- Selected extract:
Leykis credits his defining moment to seriously pursue a career in radio to an incident that occurred in the early 1980s, in which his then-girlfriend locked him out of their residence because she believed he didn't earn enough money; he has since stated that this was one of the most important events of his life. A few years later, Leykis appeared on an episode of 20/20 where she contacted his show in an attempt to resume their relationship and he declined.

On Monday, February 27, 1984, The Tom Leykis Show aired on WNWS in Miami to replace the WNWS night show hosted by talk radio personality Neil Rogers. Rogers, who had previously signed conflicting employment contracts with both WNWS (790 AM) and WINZ (940 AM), had just won permission from a Miami court to take his act to WINZ and hoped leaving WNWS would be devastating to Leykis' program. Rogers and Leykis became rivals and, in June 1984, just after Denver radio talk show host Alan Berg was assassinated, Leykis told listeners Neil Rogers' real name and urged callers to harass his on-air rival. By January 1985, Leykis had the top-ranking evening talk show in the market, edging out Rogers due to his show being preempted by sports broadcasts. In September 1985, Leykis abruptly left his WNWS job without notice over concern about the pending WNWS-WGBS merger and began work at Phoenix's KFYI.

As program director at KFYI, Leykis constructed a politically well-rounded host lineup inserting himself as a "left leaning libertarian" in the afternoons. Leykis was known for his method of gathering new callers for the station by provoking rival station KTAR. In 1987, Leykis abruptly left KFYI because of differences with station management that still has a shroud of secrecy surrounding the details. As of the late 1990s, KFYI hosts were prohibited from discussing the details of Leykis' departure from the station. While still in Phoenix, Leykis also had a local public-access television show called Backstage Pass.

After leaving Phoenix, Leykis moved on to Los Angeles to work for KFI, where he hosted a talk-radio program from 1988 to 1992, as a liberal counterpart to Rush Limbaugh. During this time, KFI was hit with a $6,000 Federal Communications Commission (FCC) indecency fine over Leykis' on-air comments; however, the fine was paid in full from contributions by listeners. During Leykis' tenure at KFI, KFI host Geoff Edwards was suspended and then resigned over an incident related to steamrolling a massive collection of Cat Stevens' work sent in by listeners, which was motivated by Leykis' denouncement of Cat Stevens' comments about Salman Rushdie. A local Nazi historian likened the stunt as being reminiscent of a Nazi book burning.

- Study questions:
(a) Answer these questions about the Tom Leykis career passage:
(i) On what day of the week did The Tom Leykis Show first air on WNWS?
(ii) What was the name of Leykis' public-access television show in Phoenix?
(iii) How large was the FCC indecency fine levied against KFI?
(b) In the Tom Leykis career passage, edit everything from "On Monday, February" down to "at Phoenix's KFYI.", replacing "rivals" with "adversaries".
(c) Pick up the Tom Leykis career passage after its final sentence and continue it.

Saved entries
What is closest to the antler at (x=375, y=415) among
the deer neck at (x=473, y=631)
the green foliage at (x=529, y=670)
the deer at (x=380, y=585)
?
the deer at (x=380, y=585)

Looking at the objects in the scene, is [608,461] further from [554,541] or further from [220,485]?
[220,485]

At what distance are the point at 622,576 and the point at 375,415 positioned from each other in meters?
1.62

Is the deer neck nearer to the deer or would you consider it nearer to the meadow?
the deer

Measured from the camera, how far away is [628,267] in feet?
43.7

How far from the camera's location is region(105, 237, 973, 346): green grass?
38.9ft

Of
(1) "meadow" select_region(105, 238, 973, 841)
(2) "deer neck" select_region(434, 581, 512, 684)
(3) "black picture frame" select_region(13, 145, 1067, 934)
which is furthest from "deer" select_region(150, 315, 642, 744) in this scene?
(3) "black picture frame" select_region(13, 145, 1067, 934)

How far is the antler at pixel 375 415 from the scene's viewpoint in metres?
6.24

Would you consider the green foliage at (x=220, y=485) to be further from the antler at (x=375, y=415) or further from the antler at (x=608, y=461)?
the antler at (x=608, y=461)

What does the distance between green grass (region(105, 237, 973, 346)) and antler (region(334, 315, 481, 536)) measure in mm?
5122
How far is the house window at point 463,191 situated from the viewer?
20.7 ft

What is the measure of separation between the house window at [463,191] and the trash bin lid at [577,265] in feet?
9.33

==

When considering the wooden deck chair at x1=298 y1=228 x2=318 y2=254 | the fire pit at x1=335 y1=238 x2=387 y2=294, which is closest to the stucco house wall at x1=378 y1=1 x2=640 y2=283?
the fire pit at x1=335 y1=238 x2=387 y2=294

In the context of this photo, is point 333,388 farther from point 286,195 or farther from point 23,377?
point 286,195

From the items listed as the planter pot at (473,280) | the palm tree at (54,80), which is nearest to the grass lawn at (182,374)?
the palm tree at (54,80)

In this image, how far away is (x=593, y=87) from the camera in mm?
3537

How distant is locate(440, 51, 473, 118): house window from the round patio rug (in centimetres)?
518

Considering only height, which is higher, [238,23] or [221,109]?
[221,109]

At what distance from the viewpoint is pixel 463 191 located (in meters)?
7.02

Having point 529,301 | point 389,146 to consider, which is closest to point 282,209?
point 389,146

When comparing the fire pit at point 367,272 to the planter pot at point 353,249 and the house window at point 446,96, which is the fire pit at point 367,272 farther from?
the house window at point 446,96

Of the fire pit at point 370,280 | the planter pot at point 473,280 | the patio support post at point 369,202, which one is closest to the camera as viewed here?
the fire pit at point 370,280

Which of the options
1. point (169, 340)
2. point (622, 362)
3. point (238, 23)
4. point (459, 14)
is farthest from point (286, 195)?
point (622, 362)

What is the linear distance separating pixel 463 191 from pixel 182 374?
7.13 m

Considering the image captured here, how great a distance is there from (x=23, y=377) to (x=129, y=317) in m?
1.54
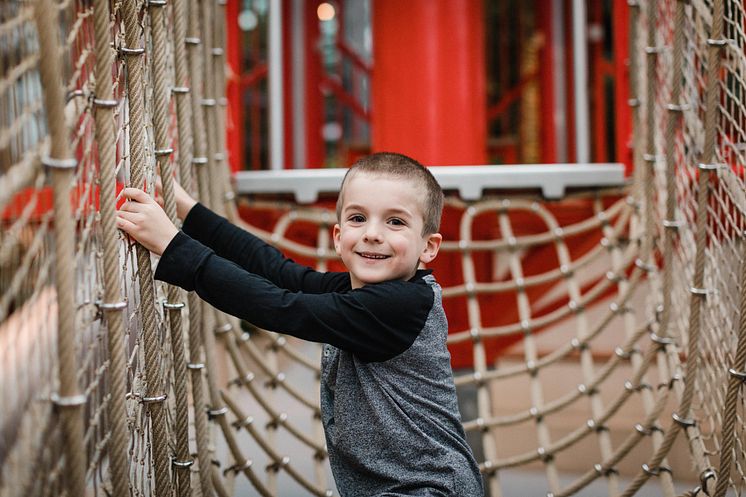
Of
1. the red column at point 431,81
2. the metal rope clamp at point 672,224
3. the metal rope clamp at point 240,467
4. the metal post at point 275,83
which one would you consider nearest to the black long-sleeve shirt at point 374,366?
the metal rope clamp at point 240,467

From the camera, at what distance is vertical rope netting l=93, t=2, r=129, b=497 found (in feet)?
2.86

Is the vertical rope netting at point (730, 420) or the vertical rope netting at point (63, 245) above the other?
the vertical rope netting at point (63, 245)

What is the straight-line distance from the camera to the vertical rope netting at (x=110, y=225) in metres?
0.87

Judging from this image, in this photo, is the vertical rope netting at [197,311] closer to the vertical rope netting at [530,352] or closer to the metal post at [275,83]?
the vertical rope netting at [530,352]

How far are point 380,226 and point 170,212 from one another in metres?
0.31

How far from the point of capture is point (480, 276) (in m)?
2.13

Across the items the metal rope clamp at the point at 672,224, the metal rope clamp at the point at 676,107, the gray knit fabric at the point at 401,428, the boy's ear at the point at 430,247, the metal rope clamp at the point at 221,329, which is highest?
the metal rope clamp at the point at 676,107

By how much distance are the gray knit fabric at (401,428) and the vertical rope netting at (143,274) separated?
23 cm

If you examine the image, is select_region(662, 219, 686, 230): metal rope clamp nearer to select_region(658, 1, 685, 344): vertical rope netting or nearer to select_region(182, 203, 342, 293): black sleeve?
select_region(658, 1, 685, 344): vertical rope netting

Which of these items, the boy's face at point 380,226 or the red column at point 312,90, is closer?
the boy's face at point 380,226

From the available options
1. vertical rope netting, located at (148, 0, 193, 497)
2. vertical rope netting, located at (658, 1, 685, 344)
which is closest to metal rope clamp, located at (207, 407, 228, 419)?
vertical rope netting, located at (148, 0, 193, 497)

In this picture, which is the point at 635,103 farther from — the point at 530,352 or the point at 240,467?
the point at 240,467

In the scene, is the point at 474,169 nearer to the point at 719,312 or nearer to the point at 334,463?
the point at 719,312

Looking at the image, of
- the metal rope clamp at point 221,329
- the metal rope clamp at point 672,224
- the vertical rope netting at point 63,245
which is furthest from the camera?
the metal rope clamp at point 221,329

- Your written answers:
(a)
(i) Monday
(ii) Backstage Pass
(iii) $6,000

(b)
On Monday, February 27, 1984, The Tom Leykis Show aired on WNWS in Miami to replace the WNWS night show hosted by talk radio personality Neil Rogers. Rogers, who had previously signed conflicting employment contracts with both WNWS (790 AM) and WINZ (940 AM), had just won permission from a Miami court to take his act to WINZ and hoped leaving WNWS would be devastating to Leykis' program. Rogers and Leykis became adversaries and, in June 1984, just after Denver radio talk show host Alan Berg was assassinated, Leykis told listeners Neil Rogers' real name and urged callers to harass his on-air rival. By January 1985, Leykis had the top-ranking evening talk show in the market, edging out Rogers due to his show being preempted by sports broadcasts. In September 1985, Leykis abruptly left his WNWS job without notice over concern about the pending WNWS-WGBS merger and began work at Phoenix's KFYI.

(c)
On September 29, 1992, KFI management dismissed Leykis with only an hour's notice, based on what Leykis claims they called "a business decision"; KFI assumed the obligation of paying him his contracted salary, estimated at $400,000 per year, for the remaining six months of his contract.

Leykis next moved on to Boston and WRKO. He later left the Boston station for a new job in Los Angeles after a publicized domestic disturbance with then-wife Susan at the end of 1993. In March 1994, pretrial probation was granted and the charges stemming from that assault were dropped in exchange for his attendance in a program for batterers.

In 1994, Leykis began the nationally syndicated program, The Tom Leykis Show on Westwood One from Culver City, California. The final years of the show were produced from Paramount Pictures studios in Hollywood.

Leykis started the internet streamcast network The New Normal Network, featuring streams like New Normal Music, in July 2010.

==The Tom Leykis Show==

===History===
The Tom Leykis Show began in 1988 broadcasting from KFI in Los Angeles. Originally the show was often political in nature, a fact Leykis highlighted at the start of every episode by proclaiming his show the only radio talk show that is "not hosted by a right-wing wacko or a convicted felon", references to radio hosts Rush Limbaugh and G. Gordon Liddy, respectively. In addition to politics, the host commonly discussed relationships, religion (Leykis is an atheist), and other issues. On Fridays, listeners were allowed to call in and talk about anything they wanted, in contrast to other days when Leykis established a single topic for each hour of the show.

Friday was also the usual day for live appearances in cities around the U.S., when Leykis would broadcast from a bar or other public place with an audience present. The free-for-all subject matter and large crowds led to a rowdy atmosphere on Friday shows, and it was in this context that "Flash Fridays" began.

In 1997, Leykis's show was picked up by KLSX, an FM talk station in Los Angeles that also carried The Howard Stern Show. The station became the flagship for the show and Leykis began to tone down the political aspect of the show around this time, and started the "Leykis 101" segment soon after.

In 2002, The Tom Leykis Show was briefly heard on an irregular basis in New York City on WNEW. Leykis was moved to afternoons from nights to replace the recently fired Opie and Anthony of The Opie and Anthony Show. Leykis later reflected on his comparative lack of success in the New York market, explaining that the station never truly got behind him, "We were talking to [WNEW Show Director Mark Chernoff] about the show being on the station on a regular basis. He said, "This show will never work in New York." Now, that may be true or it may not be true but how do you know until the people have had a chance to listen to it?".

In addition to his weekday show, Leykis began hosting a new syndicated weekend show called The Tasting Room in February 2005, covering lifestyle topics such as wine and spirits, luxury cars, and high-end technology.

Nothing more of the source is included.